3 Ways to Achieve Zero Tropical Deforestation by 2020
This post was co-authored with Carita Chan, an intern with WRI's forests initiative.
As the crisis of tropical deforestation reaches a new level of urgency due to forest fires raging in Indonesia, an important question is how can the world satisfy the growing demand for forest products while still preserving forest ecosystems? This week, some of the world’s largest companies will join U.S. and Indonesian government officials in Jakarta at the Tropical Forest Alliance 2020 (TFA 2020) meeting to discuss this issue.
The meeting comes three years after the Consumer Goods Forum (CGF), a group of the world’s 400 largest consumer goods companies from 70 countries, announced their commitment to source only deforestation-free commodities in their supply chains and help achieve net-zero deforestation by 2020. The TFA 2020, a public-private partnership established in 2012 at the Rio+20 Summit, aims to provide concrete guidance on how to implement the forum’s pledge. The CGF pledge could significantly influence the way these commodities are produced: The group boasts combined annual sales of more than $3 trillion, and includes leading brands such as Unilever, Johnson & Johnson, Walmart, and IKEA. The TFA 2020 meeting will discuss a number of ways that the GCF can achieve its goal and push the industry as whole. A few of the most significant include:
1. Degraded Lands
One of the most pressing issues in Indonesia is the clearing of primary forest and peat land for agricultural expansion. Analysis done by WRI finds that there are ample opportunities to shift agribusiness development onto already-cleared degraded lands, which are low in stored carbon and biodiversity. This concept has gained traction, yet questions remain about how to define degraded lands, as well as the challenges and opportunities to developing such lands.

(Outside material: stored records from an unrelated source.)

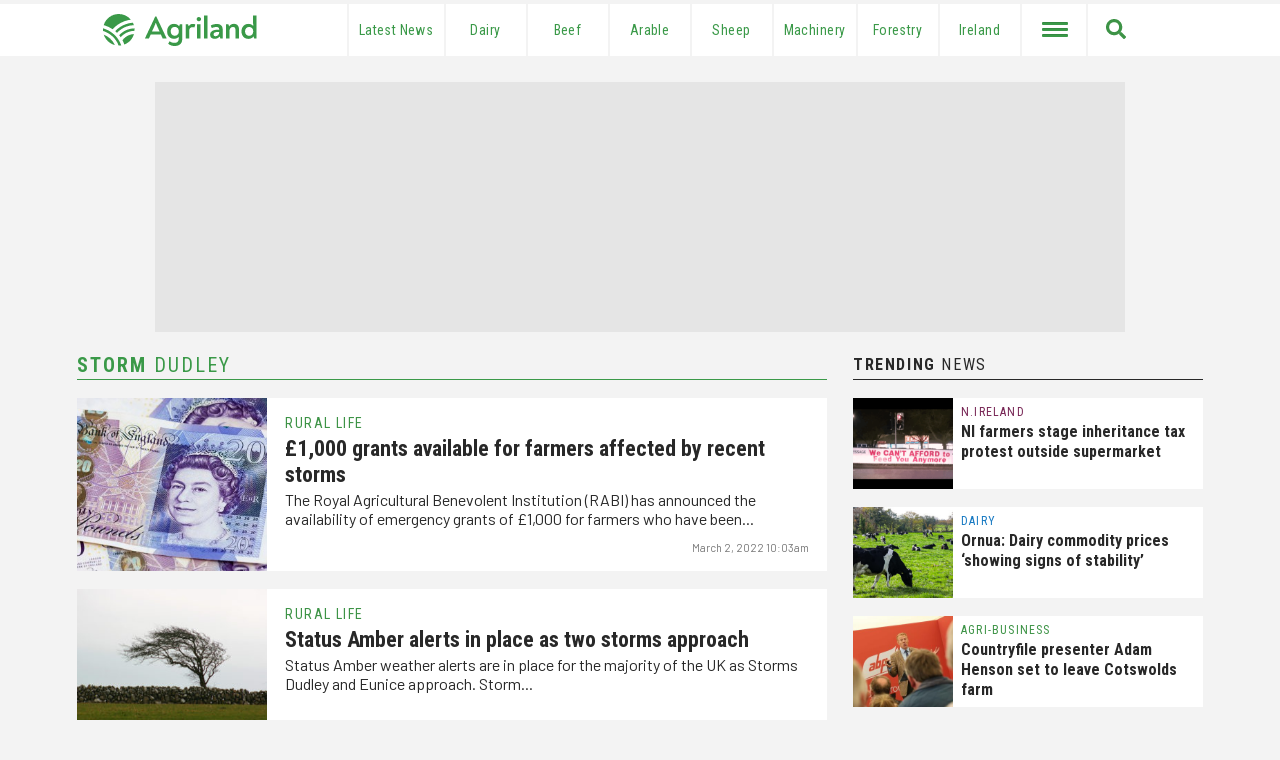

--- FILE ---
content_type: text/html; charset=utf-8
request_url: https://www.google.com/recaptcha/api2/aframe
body_size: 267
content:
<!DOCTYPE HTML><html><head><meta http-equiv="content-type" content="text/html; charset=UTF-8"></head><body><script nonce="QEDEozQkIPYQNyozlURcAA">/** Anti-fraud and anti-abuse applications only. See google.com/recaptcha */ try{var clients={'sodar':'https://pagead2.googlesyndication.com/pagead/sodar?'};window.addEventListener("message",function(a){try{if(a.source===window.parent){var b=JSON.parse(a.data);var c=clients[b['id']];if(c){var d=document.createElement('img');d.src=c+b['params']+'&rc='+(localStorage.getItem("rc::a")?sessionStorage.getItem("rc::b"):"");window.document.body.appendChild(d);sessionStorage.setItem("rc::e",parseInt(sessionStorage.getItem("rc::e")||0)+1);localStorage.setItem("rc::h",'1770074016412');}}}catch(b){}});window.parent.postMessage("_grecaptcha_ready", "*");}catch(b){}</script></body></html>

WRI and its partners work to identify degraded lands suitable for palm oil production, using biophysical, economic, social, and legal criteria. We have piloted our research method in the island of Kalimantan, Indonesia. Our results indicate that there are potentially 14 million hectares of degraded land in Kalimantan alone that would be suitable for palm oil development. This is a tremendous opportunity to fulfill commodity production goals while respecting the CGF’s zero-deforestation commitment.
Since 2010, Indonesia’s President Susilo Bambang Yudhoyono has stated his commitment to utilize degraded lands for commodity expansion, which has sparked initial interest among the palm oil industry and helped inform government policies around this topic. Multi-stakeholder groups such as the Roundtable on Sustainable Palm Oil (RSPO) have also issued guidance on how to expand the palm oil crop without further forest conversion.
2. Forest Monitoring
Commodity producers pledging zero-deforestation can also take advantage of recent technological breakthroughs in forest monitoring and satellite technologies. These technologies can boost transparency throughout corporate supply chains. Tools such as the Forest Cover Analyzer, Eyes on the Forest, and the soon-to-be-launched Global Forest Watch 2.0 enable anyone with an Internet connection to see when and where forest cover change occurs in a given area. The Indonesian government also has various forest monitoring initiatives in different agencies.
During last week’s smog haze, for example, WRI published data suggesting that Indonesia’s fires may be linked to land-clearing by the country’s biggest commodities, wood pulp and palm oil. This is not a new trend – there is a growing global demand for both substances, and in the past, production has often come at the expense of forests. Estimates show that 57 percent of Indonesia’s deforestation is attributable to clearing for palm oil plantations, with another 20 percent comes from pulp and paper. The ability to rapidly pinpoint exactly when and where forest fires happened and determine who is responsible is unprecedented. These innovations help governments, companies, and civil society quickly and effectively measure and reduce deforestation.
3. Legal and Voluntary Certifications
Another instrumental part of achieving the zero-deforestation goal is to effectively utilize various certification mechanisms and legal requirements that mandate sustainable practice. These standards include carefully constructed principles and criteria that guide commodity production and processing to a set of best practices, such as no-burning and no-deforestation on primary forest and peat lands. As a result of complying with these requirements, a product may be labeled as “certified” sustainable. Companies use these certification schemes to ensure that a product is made in a responsible way. Many of the CGF companies have pledged to meet their no-deforestation targets through sourcing only certified products.
On the commodity production side, there are standards such as the voluntary Roundtable on Sustainable Palm Oil (RSPO) certification or the similar, legally-mandated Indonesian version (ISPO). For pulp and paper, Indonesia’s Sistem Verifikasi Legalitas Kayu (SVLK) serves as the national timber legality verification system. At the international level, the Forest Stewardship Council (FSC) and Programme for the Endorsement of Forest Certification (PEFC) are well-known voluntary sustainability standards that guide companies toward best practices.
The TFA 2020 meeting is an exciting opportunity. The world’s largest commodity companies will join policymakers to discuss affordable, practical ways to achieve zero tropical deforestation by 2020. Bringing these groups together can help identify the solutions that are already working and expand them to achieve meaningful, global change.